*** Text for analysis ***

The Monster Hunter games series has been extremely popular over the years and it was clear Monster Hunter World would break all boundaries that limited the scope of the earlier titles with the power of this generation’s consoles. This is my first time to the franchise and I’m curious how it presents to a newcomer as opposed to a veteran.
Monster Hunter World is an action RPG that sets your custom-made character into a land full of strange and often very large creatures. You are a new recruit who is destined for greatness which can be achieved through taking on a series of quests into the wild. These quests, whether story based or side-quests, can be as little as picking plants or tracking beasts all the way up to killing off a pest in the region. They all tie in together as advancement of your character’s abilities and combat tactics.
The game starts with some characters socialising during their trip to Astera that will become your new home. As begin to converse with your character, you then get to choose what your character looks like. There is a lot of variation for you to choose from, but I had to spend some considerable time to make a character that didn’t look Asian. There really is a general lean in that direction with the options supplied. Even in the voice, every option sounded like a Manga character, which really doesn’t suit a character which looks distinctly Caucasian or African-American for example. And I will point out that these voices for your character only apply to grunts for battle action. Outside of this, your character doesn’t speak at all. This became clear very early, especially when NPC’s ask you a question and your character doesn’t reply. Rather rude if you think about it.

*** End of Text for analysis ***

> Exercise set:
[a] In the Monster Hunter World review, when is the voice chosen for the player's character actually heard?
[b] Extend the Monster Hunter World review past its final sentence, keeping its first-person voice and tone.

*** Given records ***

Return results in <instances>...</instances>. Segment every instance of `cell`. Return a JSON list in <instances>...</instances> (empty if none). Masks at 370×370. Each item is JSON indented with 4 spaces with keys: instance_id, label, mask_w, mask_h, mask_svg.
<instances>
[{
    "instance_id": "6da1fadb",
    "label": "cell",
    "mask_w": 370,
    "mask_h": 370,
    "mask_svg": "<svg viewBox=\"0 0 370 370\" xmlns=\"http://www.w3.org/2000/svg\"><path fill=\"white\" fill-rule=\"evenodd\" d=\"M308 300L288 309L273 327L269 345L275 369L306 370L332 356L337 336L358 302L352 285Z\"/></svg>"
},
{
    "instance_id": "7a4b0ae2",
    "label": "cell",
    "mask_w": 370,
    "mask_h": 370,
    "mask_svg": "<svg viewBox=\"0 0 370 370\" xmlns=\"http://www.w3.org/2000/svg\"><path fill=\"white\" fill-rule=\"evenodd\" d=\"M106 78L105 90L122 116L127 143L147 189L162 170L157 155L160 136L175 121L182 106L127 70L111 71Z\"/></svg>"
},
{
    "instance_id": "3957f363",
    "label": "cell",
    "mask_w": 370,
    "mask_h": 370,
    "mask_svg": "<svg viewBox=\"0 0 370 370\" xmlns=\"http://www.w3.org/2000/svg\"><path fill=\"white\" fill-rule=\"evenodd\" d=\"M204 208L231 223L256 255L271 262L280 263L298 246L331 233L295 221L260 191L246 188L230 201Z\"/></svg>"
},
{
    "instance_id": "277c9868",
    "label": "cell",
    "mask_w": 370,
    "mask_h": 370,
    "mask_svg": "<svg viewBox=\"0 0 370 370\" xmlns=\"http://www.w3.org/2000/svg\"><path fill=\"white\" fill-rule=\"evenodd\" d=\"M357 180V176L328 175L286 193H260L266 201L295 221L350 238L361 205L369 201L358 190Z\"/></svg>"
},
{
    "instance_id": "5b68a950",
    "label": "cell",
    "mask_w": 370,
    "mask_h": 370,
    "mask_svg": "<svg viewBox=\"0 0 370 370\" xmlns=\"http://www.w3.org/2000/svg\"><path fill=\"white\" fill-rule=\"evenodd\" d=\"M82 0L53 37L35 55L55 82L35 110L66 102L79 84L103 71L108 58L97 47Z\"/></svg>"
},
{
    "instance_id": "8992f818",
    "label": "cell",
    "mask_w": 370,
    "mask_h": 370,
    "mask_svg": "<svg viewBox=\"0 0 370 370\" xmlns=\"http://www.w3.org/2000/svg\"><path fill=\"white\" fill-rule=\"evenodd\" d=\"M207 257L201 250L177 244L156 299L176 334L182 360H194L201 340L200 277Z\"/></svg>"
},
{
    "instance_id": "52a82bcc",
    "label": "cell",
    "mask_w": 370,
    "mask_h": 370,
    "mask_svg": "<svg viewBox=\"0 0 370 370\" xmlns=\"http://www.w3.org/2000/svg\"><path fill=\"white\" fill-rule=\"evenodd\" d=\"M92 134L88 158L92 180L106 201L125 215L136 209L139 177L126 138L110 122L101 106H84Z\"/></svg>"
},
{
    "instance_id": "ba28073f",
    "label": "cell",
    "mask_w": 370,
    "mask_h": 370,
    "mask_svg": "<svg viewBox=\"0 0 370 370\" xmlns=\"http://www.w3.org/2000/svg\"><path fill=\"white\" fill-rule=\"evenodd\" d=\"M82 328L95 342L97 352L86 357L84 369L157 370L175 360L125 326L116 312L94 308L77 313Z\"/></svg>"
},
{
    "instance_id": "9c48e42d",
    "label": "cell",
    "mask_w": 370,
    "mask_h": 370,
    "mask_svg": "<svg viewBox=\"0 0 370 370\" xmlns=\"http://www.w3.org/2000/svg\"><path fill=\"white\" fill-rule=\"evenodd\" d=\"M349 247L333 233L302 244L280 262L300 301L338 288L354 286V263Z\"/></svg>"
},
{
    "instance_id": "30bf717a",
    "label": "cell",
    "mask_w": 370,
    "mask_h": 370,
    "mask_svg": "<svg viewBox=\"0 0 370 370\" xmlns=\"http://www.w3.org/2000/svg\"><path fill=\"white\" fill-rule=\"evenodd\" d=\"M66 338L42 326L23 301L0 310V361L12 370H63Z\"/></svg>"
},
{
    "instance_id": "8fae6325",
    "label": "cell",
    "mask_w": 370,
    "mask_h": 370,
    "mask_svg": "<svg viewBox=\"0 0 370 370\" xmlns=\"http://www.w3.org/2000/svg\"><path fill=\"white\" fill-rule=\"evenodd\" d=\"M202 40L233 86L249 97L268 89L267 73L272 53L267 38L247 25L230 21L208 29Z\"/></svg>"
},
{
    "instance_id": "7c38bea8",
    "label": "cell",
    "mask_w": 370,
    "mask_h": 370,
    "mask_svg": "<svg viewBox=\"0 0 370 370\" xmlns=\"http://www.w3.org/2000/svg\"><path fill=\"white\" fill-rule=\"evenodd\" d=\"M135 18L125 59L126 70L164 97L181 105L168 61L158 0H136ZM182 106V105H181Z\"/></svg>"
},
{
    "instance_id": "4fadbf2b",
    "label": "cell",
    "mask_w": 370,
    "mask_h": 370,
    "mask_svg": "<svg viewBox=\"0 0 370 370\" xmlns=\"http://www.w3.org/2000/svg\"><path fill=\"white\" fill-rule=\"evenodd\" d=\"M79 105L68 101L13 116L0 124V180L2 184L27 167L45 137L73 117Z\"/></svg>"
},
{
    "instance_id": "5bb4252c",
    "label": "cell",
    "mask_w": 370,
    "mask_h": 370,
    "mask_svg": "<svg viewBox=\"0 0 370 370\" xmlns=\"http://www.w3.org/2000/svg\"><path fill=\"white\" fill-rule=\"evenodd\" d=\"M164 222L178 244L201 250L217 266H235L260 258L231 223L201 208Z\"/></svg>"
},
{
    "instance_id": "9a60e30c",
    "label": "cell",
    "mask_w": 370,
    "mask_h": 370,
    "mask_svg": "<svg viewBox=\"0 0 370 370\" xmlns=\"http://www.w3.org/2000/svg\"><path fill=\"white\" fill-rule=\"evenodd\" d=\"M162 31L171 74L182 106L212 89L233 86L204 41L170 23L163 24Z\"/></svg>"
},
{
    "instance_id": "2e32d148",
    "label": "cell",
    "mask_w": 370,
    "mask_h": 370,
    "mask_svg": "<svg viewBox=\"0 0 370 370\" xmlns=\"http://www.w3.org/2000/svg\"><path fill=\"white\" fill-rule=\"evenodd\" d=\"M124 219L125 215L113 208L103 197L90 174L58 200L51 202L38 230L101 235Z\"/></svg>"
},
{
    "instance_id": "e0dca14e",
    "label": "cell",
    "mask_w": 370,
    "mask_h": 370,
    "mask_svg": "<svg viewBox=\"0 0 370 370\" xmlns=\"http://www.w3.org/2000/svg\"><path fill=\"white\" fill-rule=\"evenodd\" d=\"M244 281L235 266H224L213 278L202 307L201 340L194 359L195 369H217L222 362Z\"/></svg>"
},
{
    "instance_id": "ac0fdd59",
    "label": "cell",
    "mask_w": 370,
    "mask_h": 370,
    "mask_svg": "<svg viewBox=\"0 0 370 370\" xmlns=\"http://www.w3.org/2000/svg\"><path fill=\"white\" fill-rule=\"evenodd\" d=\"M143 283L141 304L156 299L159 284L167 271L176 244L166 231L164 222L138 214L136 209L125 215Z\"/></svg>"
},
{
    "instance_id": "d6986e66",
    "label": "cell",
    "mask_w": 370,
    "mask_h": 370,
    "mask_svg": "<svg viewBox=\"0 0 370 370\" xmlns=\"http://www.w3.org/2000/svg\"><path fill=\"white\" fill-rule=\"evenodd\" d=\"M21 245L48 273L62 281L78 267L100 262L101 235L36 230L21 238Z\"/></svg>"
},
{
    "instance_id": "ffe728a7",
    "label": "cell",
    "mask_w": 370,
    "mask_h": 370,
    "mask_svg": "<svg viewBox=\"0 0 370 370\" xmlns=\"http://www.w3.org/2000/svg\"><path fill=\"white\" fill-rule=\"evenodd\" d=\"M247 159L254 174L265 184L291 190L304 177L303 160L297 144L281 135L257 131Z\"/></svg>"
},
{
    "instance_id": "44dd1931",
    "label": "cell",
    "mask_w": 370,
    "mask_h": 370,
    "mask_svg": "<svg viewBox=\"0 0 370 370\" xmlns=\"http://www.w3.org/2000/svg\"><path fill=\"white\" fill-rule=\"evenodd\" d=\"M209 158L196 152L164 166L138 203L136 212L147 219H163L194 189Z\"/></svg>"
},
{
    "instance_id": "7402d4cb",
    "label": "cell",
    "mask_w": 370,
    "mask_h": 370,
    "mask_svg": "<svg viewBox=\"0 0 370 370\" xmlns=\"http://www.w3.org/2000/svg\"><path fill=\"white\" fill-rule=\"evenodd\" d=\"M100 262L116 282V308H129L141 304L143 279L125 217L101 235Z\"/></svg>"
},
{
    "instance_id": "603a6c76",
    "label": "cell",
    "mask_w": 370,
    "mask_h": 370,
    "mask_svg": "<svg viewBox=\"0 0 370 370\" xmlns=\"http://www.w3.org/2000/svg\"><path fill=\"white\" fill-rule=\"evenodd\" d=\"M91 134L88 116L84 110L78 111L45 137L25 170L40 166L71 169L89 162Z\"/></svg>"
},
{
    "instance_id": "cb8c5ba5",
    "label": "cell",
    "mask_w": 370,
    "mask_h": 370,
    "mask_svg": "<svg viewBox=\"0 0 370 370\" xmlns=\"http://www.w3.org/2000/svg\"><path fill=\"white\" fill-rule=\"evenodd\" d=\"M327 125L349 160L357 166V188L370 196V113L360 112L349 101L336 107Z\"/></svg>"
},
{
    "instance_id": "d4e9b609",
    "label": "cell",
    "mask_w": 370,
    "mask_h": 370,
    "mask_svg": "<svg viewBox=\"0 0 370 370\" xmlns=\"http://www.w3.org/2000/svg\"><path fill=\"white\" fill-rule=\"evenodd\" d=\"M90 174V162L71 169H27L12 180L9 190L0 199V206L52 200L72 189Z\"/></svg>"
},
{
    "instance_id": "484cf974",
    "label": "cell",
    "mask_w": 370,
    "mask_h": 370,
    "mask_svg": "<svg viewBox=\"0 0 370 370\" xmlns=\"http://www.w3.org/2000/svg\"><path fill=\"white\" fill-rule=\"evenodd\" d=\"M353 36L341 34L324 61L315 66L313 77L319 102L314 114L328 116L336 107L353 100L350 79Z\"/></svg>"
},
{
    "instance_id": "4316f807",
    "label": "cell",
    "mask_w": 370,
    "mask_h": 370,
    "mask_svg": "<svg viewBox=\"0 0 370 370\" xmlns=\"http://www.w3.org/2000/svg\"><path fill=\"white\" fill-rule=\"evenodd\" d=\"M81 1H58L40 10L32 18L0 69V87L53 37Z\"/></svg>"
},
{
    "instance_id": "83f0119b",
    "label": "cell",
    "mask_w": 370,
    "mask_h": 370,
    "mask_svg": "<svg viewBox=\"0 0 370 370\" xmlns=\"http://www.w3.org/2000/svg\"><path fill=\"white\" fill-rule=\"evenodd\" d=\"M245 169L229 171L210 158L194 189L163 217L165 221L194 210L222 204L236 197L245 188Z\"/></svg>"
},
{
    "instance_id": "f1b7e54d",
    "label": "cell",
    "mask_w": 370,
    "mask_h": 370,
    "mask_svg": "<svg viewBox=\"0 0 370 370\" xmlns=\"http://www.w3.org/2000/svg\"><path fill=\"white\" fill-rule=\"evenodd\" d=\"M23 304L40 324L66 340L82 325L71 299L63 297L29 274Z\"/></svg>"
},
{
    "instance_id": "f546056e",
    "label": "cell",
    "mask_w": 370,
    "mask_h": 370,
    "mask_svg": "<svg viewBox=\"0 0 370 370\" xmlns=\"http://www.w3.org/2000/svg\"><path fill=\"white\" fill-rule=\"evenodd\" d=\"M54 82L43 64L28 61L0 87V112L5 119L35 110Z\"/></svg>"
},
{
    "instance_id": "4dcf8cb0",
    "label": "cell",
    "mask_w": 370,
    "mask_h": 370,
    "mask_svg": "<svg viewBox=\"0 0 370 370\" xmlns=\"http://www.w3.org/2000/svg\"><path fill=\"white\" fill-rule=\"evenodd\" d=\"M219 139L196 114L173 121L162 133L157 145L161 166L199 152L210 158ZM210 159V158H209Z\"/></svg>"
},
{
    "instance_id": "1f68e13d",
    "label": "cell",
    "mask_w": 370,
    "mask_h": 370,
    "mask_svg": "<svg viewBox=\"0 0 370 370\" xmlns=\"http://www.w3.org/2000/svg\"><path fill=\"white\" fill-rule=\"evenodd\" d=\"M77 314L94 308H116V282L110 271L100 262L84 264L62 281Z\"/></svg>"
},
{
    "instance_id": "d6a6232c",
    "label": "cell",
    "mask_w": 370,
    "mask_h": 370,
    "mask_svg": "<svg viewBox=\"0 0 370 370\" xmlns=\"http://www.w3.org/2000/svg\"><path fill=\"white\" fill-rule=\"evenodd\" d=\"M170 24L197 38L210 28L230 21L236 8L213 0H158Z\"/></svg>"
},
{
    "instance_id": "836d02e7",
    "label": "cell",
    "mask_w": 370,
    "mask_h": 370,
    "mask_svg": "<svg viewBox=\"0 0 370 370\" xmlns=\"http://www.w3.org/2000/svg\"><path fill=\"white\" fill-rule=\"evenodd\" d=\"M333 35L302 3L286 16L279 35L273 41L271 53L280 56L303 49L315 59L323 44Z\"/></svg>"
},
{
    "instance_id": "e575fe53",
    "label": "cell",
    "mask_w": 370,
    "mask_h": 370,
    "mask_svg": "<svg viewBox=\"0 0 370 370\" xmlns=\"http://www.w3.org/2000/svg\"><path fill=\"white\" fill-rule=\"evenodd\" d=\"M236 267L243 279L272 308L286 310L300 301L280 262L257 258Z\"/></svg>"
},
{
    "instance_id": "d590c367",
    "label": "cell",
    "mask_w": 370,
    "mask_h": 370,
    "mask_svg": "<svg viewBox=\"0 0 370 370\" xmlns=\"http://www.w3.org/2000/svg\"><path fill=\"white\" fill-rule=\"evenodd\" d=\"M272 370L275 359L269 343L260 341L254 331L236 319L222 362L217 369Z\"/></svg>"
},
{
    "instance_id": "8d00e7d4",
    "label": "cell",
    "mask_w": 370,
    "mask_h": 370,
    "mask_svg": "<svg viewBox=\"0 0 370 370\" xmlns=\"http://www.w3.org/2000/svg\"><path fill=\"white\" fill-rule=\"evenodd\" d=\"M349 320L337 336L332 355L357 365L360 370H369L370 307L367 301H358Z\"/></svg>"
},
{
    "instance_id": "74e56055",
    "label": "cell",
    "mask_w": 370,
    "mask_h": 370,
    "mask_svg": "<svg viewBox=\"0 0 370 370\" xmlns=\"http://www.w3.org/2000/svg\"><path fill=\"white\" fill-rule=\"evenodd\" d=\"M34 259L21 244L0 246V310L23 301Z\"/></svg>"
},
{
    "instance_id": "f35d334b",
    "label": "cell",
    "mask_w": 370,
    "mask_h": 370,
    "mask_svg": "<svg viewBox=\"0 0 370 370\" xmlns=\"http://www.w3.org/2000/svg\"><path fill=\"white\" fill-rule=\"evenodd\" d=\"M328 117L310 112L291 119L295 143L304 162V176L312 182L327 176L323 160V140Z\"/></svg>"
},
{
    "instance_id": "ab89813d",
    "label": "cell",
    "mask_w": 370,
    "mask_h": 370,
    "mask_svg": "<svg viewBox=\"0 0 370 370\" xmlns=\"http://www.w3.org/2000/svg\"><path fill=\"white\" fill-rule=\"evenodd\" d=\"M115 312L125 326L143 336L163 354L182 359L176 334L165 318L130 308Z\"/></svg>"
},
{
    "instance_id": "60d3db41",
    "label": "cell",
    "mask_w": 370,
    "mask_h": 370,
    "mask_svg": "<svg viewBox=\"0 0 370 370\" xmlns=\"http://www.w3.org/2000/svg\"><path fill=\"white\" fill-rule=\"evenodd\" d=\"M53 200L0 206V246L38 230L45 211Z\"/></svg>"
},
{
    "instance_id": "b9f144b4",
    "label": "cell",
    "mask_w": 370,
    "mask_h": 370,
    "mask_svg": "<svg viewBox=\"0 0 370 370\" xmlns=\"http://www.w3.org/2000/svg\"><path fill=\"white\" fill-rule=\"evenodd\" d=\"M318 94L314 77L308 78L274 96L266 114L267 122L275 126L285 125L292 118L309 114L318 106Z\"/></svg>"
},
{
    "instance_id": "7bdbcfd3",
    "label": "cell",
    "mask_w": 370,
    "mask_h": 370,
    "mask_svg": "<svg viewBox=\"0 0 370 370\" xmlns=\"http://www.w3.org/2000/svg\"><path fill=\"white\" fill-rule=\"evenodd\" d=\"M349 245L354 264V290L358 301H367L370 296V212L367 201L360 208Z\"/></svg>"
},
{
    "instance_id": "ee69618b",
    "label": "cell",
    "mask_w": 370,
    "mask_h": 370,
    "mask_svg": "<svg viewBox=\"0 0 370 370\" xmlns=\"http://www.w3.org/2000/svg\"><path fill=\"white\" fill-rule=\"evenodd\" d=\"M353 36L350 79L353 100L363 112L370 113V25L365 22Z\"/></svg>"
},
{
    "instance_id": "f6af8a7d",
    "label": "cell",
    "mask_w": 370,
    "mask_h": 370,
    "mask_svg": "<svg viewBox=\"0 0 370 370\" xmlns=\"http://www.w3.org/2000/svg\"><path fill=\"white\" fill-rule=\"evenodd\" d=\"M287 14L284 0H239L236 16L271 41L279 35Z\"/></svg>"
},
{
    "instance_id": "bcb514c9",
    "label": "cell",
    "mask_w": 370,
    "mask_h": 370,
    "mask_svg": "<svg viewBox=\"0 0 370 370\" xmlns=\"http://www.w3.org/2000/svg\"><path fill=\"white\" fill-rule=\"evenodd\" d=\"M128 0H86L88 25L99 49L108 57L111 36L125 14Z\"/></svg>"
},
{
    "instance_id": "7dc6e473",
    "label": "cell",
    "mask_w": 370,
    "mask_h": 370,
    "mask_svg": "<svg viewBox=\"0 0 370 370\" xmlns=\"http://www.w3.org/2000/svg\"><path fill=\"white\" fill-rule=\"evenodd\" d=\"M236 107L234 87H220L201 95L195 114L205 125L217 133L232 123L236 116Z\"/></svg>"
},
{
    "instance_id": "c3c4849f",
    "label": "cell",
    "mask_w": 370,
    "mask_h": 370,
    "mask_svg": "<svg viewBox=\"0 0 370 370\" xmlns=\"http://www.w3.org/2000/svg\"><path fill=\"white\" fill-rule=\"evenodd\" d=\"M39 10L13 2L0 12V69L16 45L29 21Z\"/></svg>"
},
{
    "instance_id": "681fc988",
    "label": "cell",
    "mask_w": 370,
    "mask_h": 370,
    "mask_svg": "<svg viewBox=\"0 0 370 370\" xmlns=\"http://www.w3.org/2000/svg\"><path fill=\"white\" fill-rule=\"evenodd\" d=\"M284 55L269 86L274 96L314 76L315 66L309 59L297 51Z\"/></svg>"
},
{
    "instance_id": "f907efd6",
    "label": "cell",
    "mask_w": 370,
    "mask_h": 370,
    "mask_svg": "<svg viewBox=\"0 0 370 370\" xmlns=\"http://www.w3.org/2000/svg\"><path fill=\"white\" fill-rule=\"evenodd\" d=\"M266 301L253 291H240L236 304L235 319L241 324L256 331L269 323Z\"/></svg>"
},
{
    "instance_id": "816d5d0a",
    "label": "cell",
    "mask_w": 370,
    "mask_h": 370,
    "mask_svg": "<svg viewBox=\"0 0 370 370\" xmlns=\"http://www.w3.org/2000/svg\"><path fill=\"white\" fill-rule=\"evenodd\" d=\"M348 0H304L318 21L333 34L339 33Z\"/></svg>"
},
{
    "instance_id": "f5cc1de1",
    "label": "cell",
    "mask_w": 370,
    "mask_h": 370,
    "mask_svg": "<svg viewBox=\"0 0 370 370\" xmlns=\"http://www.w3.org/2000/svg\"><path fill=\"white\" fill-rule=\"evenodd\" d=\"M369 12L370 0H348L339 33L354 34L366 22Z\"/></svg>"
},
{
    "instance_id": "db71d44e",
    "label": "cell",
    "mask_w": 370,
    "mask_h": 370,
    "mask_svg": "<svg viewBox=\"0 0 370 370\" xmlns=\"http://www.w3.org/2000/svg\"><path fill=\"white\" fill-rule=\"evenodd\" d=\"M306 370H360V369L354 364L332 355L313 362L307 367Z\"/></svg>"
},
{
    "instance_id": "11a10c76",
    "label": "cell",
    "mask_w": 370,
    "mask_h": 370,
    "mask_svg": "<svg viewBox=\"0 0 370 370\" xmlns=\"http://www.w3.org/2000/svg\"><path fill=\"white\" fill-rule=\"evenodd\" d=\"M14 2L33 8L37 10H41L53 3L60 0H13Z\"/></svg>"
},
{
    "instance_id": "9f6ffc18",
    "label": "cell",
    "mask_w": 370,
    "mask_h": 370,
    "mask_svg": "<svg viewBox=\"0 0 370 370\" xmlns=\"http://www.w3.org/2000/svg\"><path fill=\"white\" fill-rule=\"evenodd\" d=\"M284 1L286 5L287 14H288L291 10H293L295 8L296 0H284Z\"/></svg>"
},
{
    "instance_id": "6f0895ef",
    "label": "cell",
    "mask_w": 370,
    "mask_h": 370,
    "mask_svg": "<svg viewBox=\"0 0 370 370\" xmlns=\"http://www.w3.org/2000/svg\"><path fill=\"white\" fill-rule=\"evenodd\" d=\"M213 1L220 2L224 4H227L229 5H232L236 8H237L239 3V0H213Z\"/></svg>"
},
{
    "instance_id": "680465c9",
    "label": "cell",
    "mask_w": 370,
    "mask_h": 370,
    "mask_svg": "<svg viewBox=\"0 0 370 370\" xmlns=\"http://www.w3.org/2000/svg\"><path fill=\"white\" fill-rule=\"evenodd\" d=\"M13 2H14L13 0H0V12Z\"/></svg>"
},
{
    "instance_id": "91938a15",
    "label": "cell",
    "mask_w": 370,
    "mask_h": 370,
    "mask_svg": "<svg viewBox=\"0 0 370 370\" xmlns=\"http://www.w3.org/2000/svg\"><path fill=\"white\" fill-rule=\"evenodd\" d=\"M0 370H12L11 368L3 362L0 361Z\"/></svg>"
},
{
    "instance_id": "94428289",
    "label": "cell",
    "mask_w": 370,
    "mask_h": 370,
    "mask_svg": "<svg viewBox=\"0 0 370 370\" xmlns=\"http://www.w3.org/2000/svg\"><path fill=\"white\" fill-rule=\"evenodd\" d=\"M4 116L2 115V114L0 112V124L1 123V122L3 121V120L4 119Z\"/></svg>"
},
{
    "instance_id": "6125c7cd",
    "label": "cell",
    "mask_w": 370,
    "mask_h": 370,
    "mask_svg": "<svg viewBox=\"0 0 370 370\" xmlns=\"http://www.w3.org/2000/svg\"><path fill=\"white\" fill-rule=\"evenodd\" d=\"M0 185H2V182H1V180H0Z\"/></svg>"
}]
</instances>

*** End of Given records ***

> Answers below:
[a] Only as grunts during battle action.

[b]
Along with your main character, you have a Palico companion. This cat can offer some assistance during battles through the use of gadgets and weapons you will craft for it. You can choose to leave it behind at the town if you wish, however it is generally beneficial to bring it along and level it up and assist with gathering items or convincing wild cats to join you temporarily. I had to reluctantly give in to these benefits given my utter hatred of cats.
Unlike most games I have played, I was taken aback by the option to virtually fully equip your character from the start. Inspecting my storage box, I was given both leather and chainmail armour along with one of every weapon. This was actually beneficial for me to try out each weapon to decide which ones suited by battle tactics and also which ones were better for the different creatures I would be fighting. Each of these can be upgraded through the acquisition of parts located throughout the world and returning them to the forge. There are multiple levels of upgrade depending on the parts returned. This also applied to the Palico’s equipment.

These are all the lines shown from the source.